Adulación

6 de Junio del 2017 - José Antonio Coppen Fernández

Para iniciar este comentario acudimos al padre Feijoo, que nos regaló esta perla de la sabiduría: “La adulación es una puerta muy ancha para el favor, pero ningún ánimo noble puede entrar por ella, porque es muy baja”. Así como el mentiroso ha de tener buena memoria a la hora de urdir la urdimbre de las mentiras, digamos que el perfecto adulador ha de conocer muy bien los puntos débiles por donde puedan penetrar sus adulaciones en su víctima; de lo contrario, no pasará de ser un vulgar y despreciable “pelotillero”.

Si los animales pudieran servirnos de modelo, he aquí uno completo de adular y adulado: cuéntase de la hormiga que acaricia y mima al pulgón hasta que éste, cediendo a tanto halago, desprende por el extremo de su abdomen la gotita de líquido azucarado que la hormiga esperaba y chupa con gran fruición.
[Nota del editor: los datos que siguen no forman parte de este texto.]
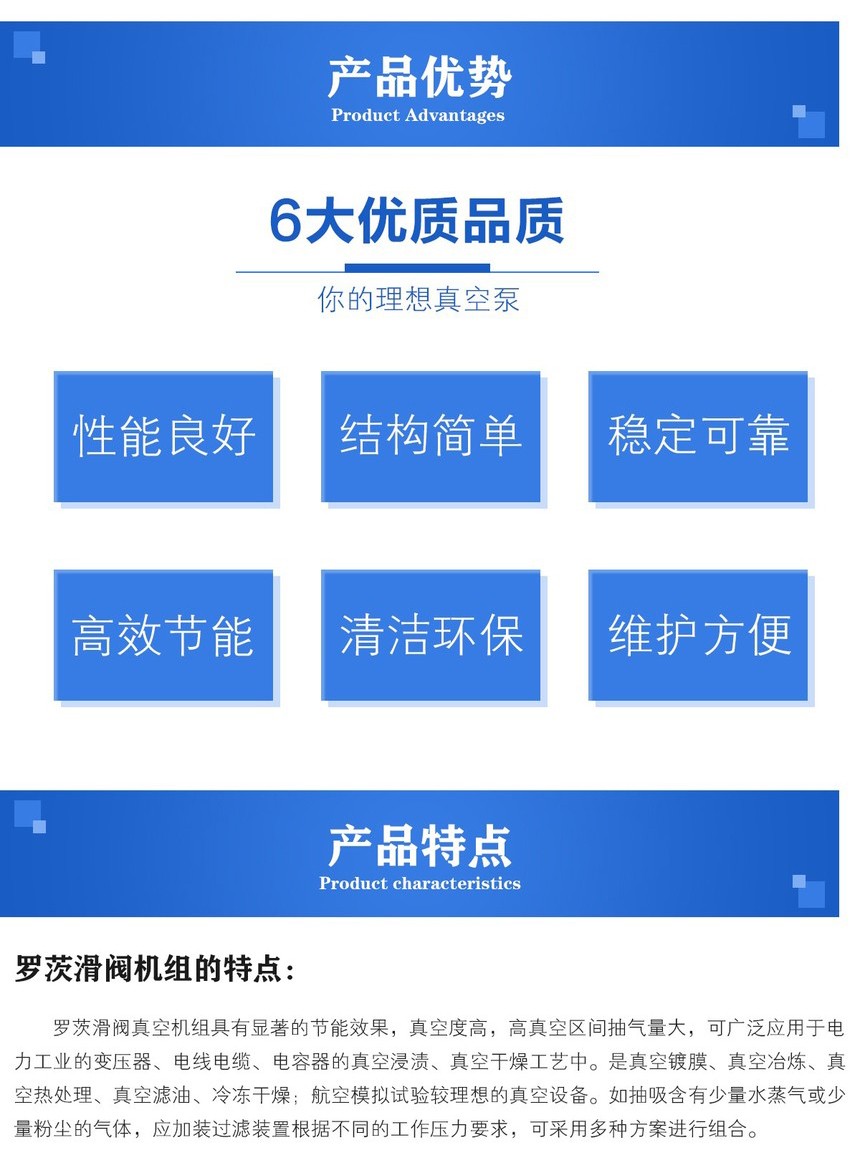 产品优势
Product Advantages

6大优质品质

你的理想真空泵

性能良好

结构简单

稳定可靠

高效节能

清洁环保

维护方便

产品特点
Product characteristics

罗茨滑阀机组的特点:

罗茨滑阀真空机组具有显著的节能效果，真空度高，高真空区间抽气量大，可广泛应用于电力工业的变压器、电线电缆、电容器的真空浸渍、真空干燥工艺中。是真空镀膜、真空冶炼、真空热处理、真空滤油、冷冻干燥；航空模拟试验较理想的真空设备。如抽吸含有少量水蒸气或少量粉尘的气体，应加装过滤装置根据不同的工作压力要求，可采用多种方案进行组合。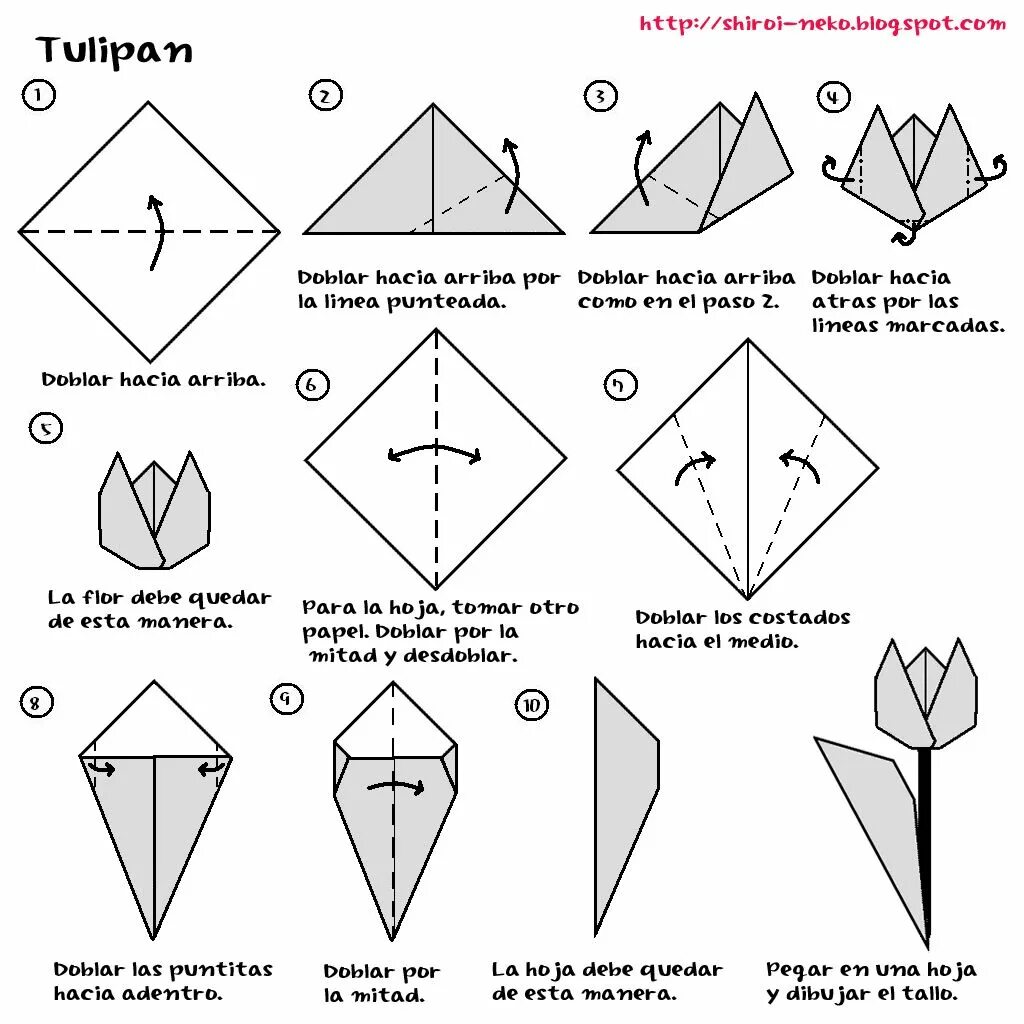 Tulipan

http://shiroi-neko.blogspot.com

1

Doblar hacia arriba.

2

Doblar hacia arriba por la linea punteada.

3

Doblar hacia arriba como en el paso 2.

4

Doblar hacia atras por las lineas marcadas.

5

La flor debe quedar de esta manera.

6

Para la hoja, tomar otro papel. Doblar por la mitad y desdoblar.

7

Doblar los costados hacia el medio.

8

Doblar las puntitas hacia adentro.

9

Doblar por la mitad.

10

La hoja debe quedar de esta manera.

Pegar en una hoja y dibujar el tallo.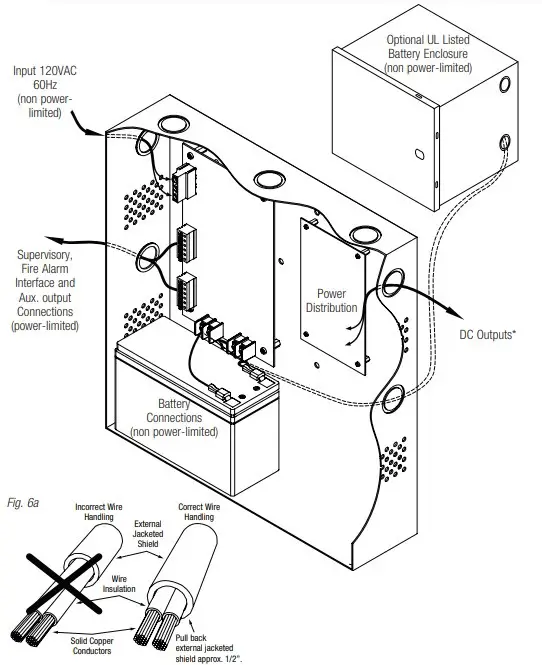 Optional UL Listed Battery Enclosure (non power-limited)

Input 120VAC 60Hz (non power-limited)

Supervisory, Fire Alarm Interface and Aux. output Connections (power-limited)

Power Distribution

DC Outputs*

Battery Connections (non power-limited)

Fig. 6a

Incorrect Wire Handling

Correct Wire Handling

External Jacketed Shield

Wire Insulation

Solid Copper Conductors

Pull back external jacketed shield approx. 1/2".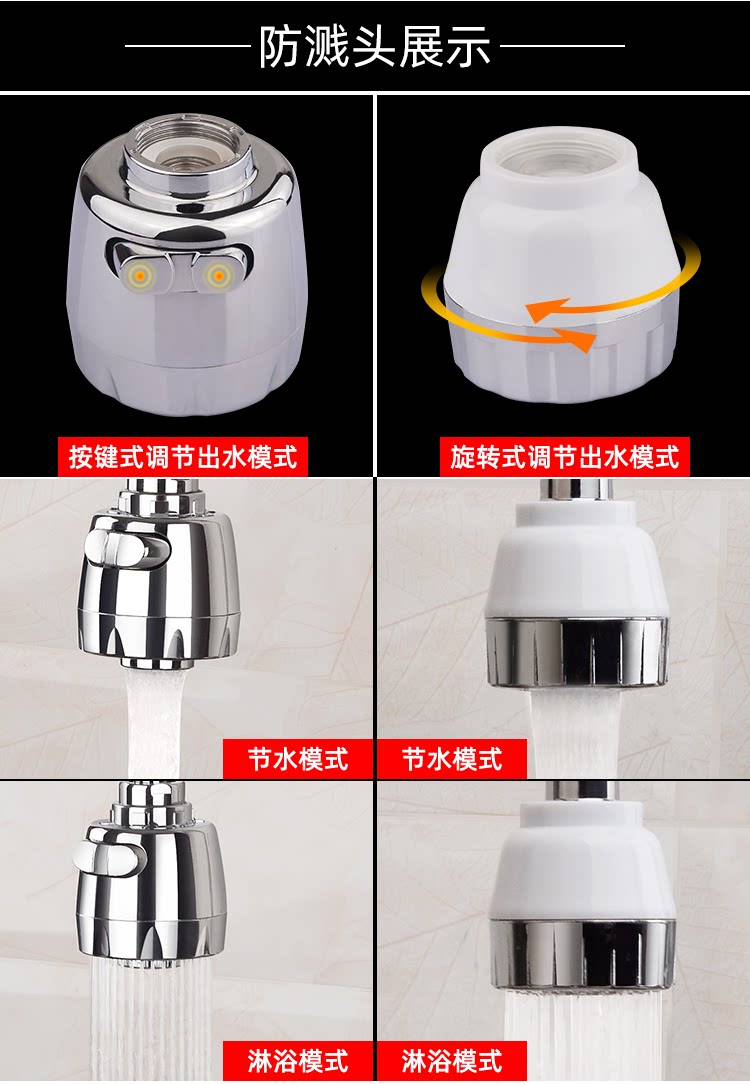 防溅头展示

按键式调节出水模式

旋转式调节出水模式

节水模式

节水模式

淋浴模式

淋浴模式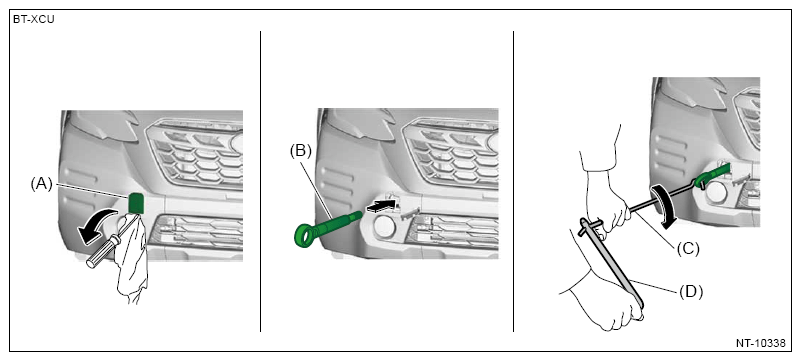 BT-XCU

(A)

(B)

(C)

(D)

NT-10338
Digamos que la adulación o lisonja es una alabanza baja e interesada, hecha deliberadamente de tal manera que pueda halagar al otro, con el objetivo de ganarse su voluntad para fines interesados. La adulación es tan antigua como el mundo, célebre es la frase de Luis XIV: “El Estado soy yo”, fruto de las más desatinadas adulaciones de los cortesanos y de no pocos literatos de la época.

Es evidente que los altos cargos atraen a los aduladores como la miel a las moscas; quienes los ocupasen se verán rodeados de ellos por ver si consiguen darle un lametón, aunque sea pequeño. Lo malo del adulado no es tanto porque tenga que corresponder a ella, sino porque se llegue a envanecer con las alabanzas, aunque no sea merecedor de ellas. En verdad que nadie debiera de fiarse mucho del adulador, obvio es decirlo, pues lo más seguro es que si no se ve recompensado en el grado que esperaba, de la noche a la mañana se convertirá en uno de los detractores del personaje adulado. Tácito nos dejó dicho que los peores enemigos son los aduladores, y otra advertencia es la de: quien sabe adular sabe calumniar.

Tengamos en cuenta que para el que desempeña un alto cargo en la sociedad le es muy difícil distinguir entre los honores que le rinden por ser quien es y los que se le conceden por ocupar el puesto que desempeña. Otra cosa es la del subordinado que tiene por norma no contradecirle nunca, le dice a todo amén. Y si el adulado no ha llegado a perder la cabeza, ofuscado por el humo de la adulación, ¿cuántas veces no sentirá deseos de reírse de los aduladores y aun de despreciarlos?

En definitiva, hay que comportarse en la vida de manera que no se necesite de la adulación, sino de la alabanza merecida. Y no debe confundirse la adulación con el aplauso al verdadero mérito ni con la galantería.